Suggestions to expand Southeast Asia’s official languages beyond English have been floated frequently in the past, as ASEAN member states work toward a “common identity” to bolster its overall community-building project. But the search for a suitable lingua franca would have to account for the region’s rich history as a melting pot of cultures.

Most recently, during his official visit to Jakarta last week, Malaysian Prime Minister Ismail Sabri Yaakob suggested promoting Malay as a potential ASEAN language.

But Education, Culture, Research and Technology Minister Nadiem Makarim turned down the proposal and instead contended that Indonesian would be the more appropriate language to promote regionally.

“With all the advantages of the Indonesian language, in terms of history and linguistics, and how it has been internationally recognized, I believe that it is more fitting for the Indonesian language to be at the forefront [of options] as a medium of communication for official ASEAN meetings," he said in a statement issued this week.

He added that Indonesian was widely taught in many university campuses, including in Europe, the United States, Australia and several Asian countries.
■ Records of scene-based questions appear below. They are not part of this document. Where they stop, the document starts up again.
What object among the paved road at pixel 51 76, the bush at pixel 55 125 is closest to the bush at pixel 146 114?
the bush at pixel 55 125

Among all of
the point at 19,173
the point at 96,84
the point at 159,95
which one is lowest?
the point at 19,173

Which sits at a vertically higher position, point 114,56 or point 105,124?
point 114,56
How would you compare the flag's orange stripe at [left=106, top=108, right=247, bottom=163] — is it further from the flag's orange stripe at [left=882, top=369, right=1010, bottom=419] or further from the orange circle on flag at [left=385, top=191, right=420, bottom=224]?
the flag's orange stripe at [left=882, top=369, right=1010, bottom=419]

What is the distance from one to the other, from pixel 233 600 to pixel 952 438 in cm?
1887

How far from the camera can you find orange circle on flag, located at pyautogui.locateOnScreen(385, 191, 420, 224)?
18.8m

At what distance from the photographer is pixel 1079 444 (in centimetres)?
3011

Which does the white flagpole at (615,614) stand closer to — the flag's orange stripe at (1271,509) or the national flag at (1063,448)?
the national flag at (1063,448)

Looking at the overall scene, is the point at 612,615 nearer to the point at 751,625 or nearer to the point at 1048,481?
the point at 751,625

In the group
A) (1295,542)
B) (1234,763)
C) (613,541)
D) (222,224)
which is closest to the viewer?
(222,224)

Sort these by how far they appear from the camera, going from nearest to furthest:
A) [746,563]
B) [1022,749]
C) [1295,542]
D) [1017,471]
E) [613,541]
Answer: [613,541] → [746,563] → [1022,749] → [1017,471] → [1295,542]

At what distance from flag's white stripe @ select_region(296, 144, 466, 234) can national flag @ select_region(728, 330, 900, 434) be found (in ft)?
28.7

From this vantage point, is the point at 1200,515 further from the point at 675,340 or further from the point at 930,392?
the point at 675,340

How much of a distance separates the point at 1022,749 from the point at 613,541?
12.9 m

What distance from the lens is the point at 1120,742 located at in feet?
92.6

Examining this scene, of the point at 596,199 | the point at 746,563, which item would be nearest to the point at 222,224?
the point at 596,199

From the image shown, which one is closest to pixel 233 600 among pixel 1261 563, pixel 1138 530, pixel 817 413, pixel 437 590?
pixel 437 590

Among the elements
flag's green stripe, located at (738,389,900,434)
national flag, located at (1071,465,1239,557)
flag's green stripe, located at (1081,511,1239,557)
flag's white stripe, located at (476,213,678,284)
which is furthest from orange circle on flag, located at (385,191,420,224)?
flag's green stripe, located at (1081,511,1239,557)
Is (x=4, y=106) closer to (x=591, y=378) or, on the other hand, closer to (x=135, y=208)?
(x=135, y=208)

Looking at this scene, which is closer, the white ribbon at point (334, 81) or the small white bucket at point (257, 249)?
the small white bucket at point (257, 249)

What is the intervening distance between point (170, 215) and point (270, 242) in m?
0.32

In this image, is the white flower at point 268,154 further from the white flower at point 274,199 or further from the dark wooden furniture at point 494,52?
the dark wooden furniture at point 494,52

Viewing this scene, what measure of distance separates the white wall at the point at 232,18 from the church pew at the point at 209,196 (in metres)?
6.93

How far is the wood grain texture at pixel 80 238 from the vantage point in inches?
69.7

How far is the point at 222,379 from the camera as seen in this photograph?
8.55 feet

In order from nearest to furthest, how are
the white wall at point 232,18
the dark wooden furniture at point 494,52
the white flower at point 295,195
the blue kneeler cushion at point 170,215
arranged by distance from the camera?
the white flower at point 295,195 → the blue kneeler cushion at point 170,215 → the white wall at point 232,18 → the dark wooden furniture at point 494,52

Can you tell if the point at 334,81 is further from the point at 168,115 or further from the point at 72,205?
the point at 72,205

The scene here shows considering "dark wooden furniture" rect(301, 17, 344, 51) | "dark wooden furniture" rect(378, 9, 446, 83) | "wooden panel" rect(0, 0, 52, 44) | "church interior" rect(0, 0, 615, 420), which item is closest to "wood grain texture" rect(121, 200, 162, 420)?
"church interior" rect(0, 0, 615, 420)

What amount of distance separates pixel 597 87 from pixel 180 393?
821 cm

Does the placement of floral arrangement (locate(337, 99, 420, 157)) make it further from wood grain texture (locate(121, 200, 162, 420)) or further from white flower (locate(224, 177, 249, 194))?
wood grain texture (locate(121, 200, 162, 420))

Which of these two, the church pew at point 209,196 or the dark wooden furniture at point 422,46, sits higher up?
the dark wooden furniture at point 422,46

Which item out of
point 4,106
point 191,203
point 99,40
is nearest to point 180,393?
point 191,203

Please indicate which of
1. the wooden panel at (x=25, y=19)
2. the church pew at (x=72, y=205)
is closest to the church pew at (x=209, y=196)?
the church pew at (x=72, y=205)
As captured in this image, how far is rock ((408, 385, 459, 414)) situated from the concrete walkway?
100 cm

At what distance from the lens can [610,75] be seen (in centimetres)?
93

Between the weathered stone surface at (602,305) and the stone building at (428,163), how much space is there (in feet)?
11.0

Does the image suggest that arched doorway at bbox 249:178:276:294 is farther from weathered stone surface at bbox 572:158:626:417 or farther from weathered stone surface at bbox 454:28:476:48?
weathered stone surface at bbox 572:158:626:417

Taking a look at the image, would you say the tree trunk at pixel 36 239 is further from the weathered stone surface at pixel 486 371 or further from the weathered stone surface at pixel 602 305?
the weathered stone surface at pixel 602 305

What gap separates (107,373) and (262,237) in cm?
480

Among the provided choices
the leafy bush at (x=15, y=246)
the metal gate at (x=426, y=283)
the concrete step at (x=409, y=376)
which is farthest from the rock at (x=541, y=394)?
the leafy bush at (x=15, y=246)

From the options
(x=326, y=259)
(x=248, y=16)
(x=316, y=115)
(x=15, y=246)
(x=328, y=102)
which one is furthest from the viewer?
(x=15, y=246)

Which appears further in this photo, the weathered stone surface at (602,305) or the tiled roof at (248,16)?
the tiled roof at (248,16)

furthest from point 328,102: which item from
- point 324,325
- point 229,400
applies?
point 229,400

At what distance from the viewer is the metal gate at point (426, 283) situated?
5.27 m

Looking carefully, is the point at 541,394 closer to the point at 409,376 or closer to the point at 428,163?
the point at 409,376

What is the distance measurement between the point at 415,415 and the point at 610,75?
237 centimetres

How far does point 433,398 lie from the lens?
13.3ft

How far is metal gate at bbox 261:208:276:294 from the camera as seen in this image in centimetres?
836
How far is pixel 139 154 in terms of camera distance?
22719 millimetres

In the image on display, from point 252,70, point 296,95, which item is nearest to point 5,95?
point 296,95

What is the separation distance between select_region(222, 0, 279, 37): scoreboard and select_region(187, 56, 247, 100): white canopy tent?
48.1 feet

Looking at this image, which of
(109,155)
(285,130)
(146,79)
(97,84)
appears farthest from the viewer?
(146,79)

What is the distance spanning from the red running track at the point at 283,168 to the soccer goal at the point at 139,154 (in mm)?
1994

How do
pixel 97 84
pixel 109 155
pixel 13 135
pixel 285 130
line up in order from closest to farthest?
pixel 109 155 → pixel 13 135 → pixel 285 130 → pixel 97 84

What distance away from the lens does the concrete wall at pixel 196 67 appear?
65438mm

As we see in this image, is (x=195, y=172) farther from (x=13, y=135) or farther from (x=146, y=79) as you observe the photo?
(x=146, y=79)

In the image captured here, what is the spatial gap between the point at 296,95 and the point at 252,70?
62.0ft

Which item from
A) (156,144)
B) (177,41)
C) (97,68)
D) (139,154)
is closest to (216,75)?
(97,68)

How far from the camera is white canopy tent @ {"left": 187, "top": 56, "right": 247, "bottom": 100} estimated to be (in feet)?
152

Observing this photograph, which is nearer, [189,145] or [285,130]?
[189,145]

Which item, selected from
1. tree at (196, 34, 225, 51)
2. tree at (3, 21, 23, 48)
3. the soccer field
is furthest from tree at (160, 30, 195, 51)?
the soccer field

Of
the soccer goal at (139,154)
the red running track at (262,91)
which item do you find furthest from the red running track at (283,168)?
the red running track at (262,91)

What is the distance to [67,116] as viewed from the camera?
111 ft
However, he said that because it was a “wish from an ally”, the Malaysian proposal could still be deliberated in further detail at the regional level.

Last month, Ismail Sabri said he would confer with the leaders of ASEAN to propose the use of Malay as the region’s second official language, in efforts to elevate the international standing of his country’s mother tongue.

The PM said that apart from being spoken in Malaysia, Malay was also used as a language for instruction in several neighboring countries such as Indonesia, Brunei and Singapore, as well as in southern Thailand, southern Philippines and in parts of Cambodia.

“There is no reason why we cannot make Malay an official language of ASEAN,” the PM said on March 23, as quoted by The Star.

Ismail Sabri is not the first Malaysian leader to float the idea. In 2017, then-prime minister Najib Razak proposed that Malay become the main language of ASEAN and one of the world’s major literary mediums.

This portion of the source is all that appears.